Rivoluzione staminali, a Milano per la prima volta usate per ricostruire tessuti: riparati i bronchi di un uomo colpito da tumore
Cellule staminali per aggiustare organi e tessuti malati: la speranza della medicina rigenerativa, che a Milano è diventata realtà. L’università degli Studi e l’Istituto europeo di oncologia del capoluogo lombardo annunciano oggi una prima italiana: in un quarantenne colpito da un tumore polmonare è stata ottenuta la completa guarigione di una fistola bronchiale. Lo studio, pubblicato sul ‘New England Journal of Medicine’, è stato condotto dall’Ieo con l’ateneo Statale e la Cell Factory della Fondazione Policlinico del capoluogo lombardo. Si tratta del “primo caso mai realizzato di riparazione del tessuto bronchiale con staminali – spiegano i medici – che decreta in modo definitivo il passaggio dal laboratorio alla clinica di queste cellule studiate ovunque nel mondo per il loro potere di rigenerarsi nei tessuti in cui sono trasferite”.
La tecnica è stata sviluppata da Francesco Petrella, vicedirettore della Divisione di Chirurgia toracica dell’Ieo, diretta da Lorenzo Spaggiari, docente al Dipartimento di Scienze della salute della Statale meneghina. Un lavoro svolto in collaborazione con la Cell Factory del Policlinico e con Fabio Acocella, del Dipartimento di Scienze veterinarie per la salute, la produzione animale e la sicurezza alimentare dell’università degli Studi, che ha sviluppato la fase di ricerca preclinica su modello animale.
“Abbiamo prelevato cellule staminali adulte mesenchimali dal midollo osseo del paziente – illustra Petrella – un giovane di 42 anni sottoposto all’asportazione del polmone destro per mesotelioma pleurico”, tumore noto alle cronache per i suoi legami con l’esposizione alle fibre d’amianto. “Le abbiamo espanse e poi inoculate tramite una metodica mininvasiva, la broncoscopia flessibile, nell’area del bronco dove si era creata una fistola post-chirurgica, una sorta di ‘ferita aperta’ tra il bronco e il cavo pleurico, dovuta alla mancata cicatrizzazione fisiologica che normalmente avviene dopo la chirurgia.

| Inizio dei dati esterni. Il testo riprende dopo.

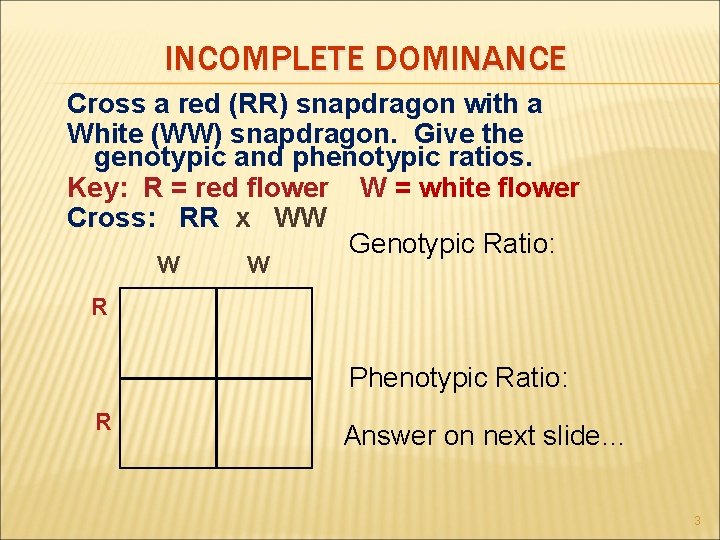 INCOMPLETE DOMINANCE

Cross a red (RR) snapdragon with a White (WW) snapdragon. Give the genotypic and phenotypic ratios.

Key: R = red flower W = white flower

Cross: RR x WW

|   | W | W |
|---|---|---|
| R |   |   |
| R |   |   |

Genotypic Ratio:

Phenotypic Ratio:

Answer on next slide…

3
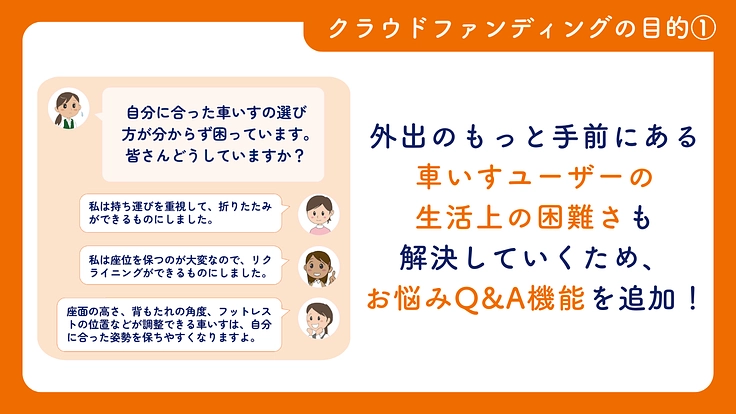 クラウドファンディングの目的①

自分に合った車いすの選び方が分からず困っています。皆さんどうしていますか？

私は持ち運びを重視して、折りたたみができるものにしました。

私は座位を保つのが大変なので、リクライニングができるものにしました。

座面の高さ、背もたれの角度、フットレストの位置などが調整できる車いすは、自分に合った姿勢を保ちやすくなりますよ。

外出のもっと手前にある
車いすユーザーの
生活上の困難さも
解決していくため、
お悩みQ&A機能を追加！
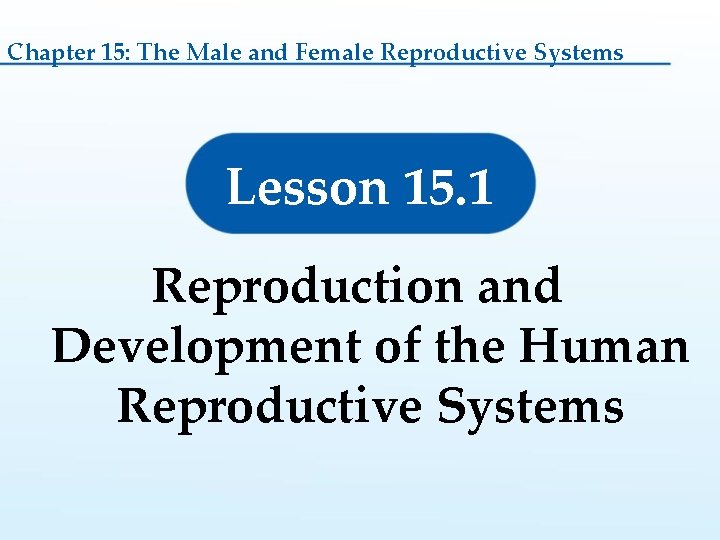 Chapter 15: The Male and Female Reproductive Systems

Lesson 15.1

Reproduction and Development of the Human Reproductive Systems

La metodica si è rivelata efficace nello stimolare la cicatrizzazione del bronco, evitando così altri interventi invalidanti. Oggi, a 8 mesi dal trapianto di staminali, il paziente sta bene e non ha avuto recidive”.
“Per quanto a oggi conosciamo sulle cellule staminali mesenchimali – continua Petrella – sappiamo che sono in grado di migrare ed attecchire nelle aree di infiammazione e di danno ai tessuti. Una volta impiantate nel sito bersaglio da curare, nel nostro caso la fistola bronchiale, le staminali mesenchimali hanno la capacità di instaurare un contatto con il microambiente cellulare circostante, fenomeno definito in termini tecnici ‘cross-talk’, che consente un processo di riparazione e/o rigenerazione, con graduale ripristino delle funzioni danneggiate”.
“Da decine di anni – osserva Spaggiari – la letteratura mondiale propone soluzioni invasive per risolvere il grave difetto di cicatrizzazione chiamato fistola post-chirurgica, che si produce in circa l’8% dei casi di pneumonectomia e nel 3% dei casi di lobectomia, e può essere letale. Fino ad oggi noi chirurghi siamo stati costretti ad intervenire su malati già provati dalla chirurgia, con metodiche di salvataggio invalidanti, che possono richiedere medicazioni quotidiane anche per anni. Per questo siamo entusiasti di aver dimostrato clinicamente che le staminali adulte possono indurre una riparazione ‘naturale’, contribuendo ulteriormente allo sviluppo delle tecniche del trapianto del bronco e anche della trachea. Il trapianto con staminali infatti non crea rigetto”.
La metodica clinica sviluppata allo Ieo è l’esito di un precedente studio sperimentale condotto dall’Istituto fondato da Umberto Veronesi e dall’università Statale di Milano, pubblicato l’anno scorso sugli ‘Annals of Thoracic Surgery’. Il gruppo, si precisa in una nota, ha seguito tutte le procedure di autorizzazione richieste dall’Agenzia italiana del farmaco per l’utilizzo delle staminali nell’uomo. “Ora – conclude Spaggiari – creeremo un protocollo di studio e inizieremo una ricerca clinica di fase I per poter diffondere la nostra metodica alla pratica clinica. Sono necessari approfondimenti, studi e protocolli sia clinici che sperimentali prima che possa diventare standard. In futuro pensiamo di estendere i risultati ottenuti oggi sulle vie aeree anche ad altri distretti anatomici”.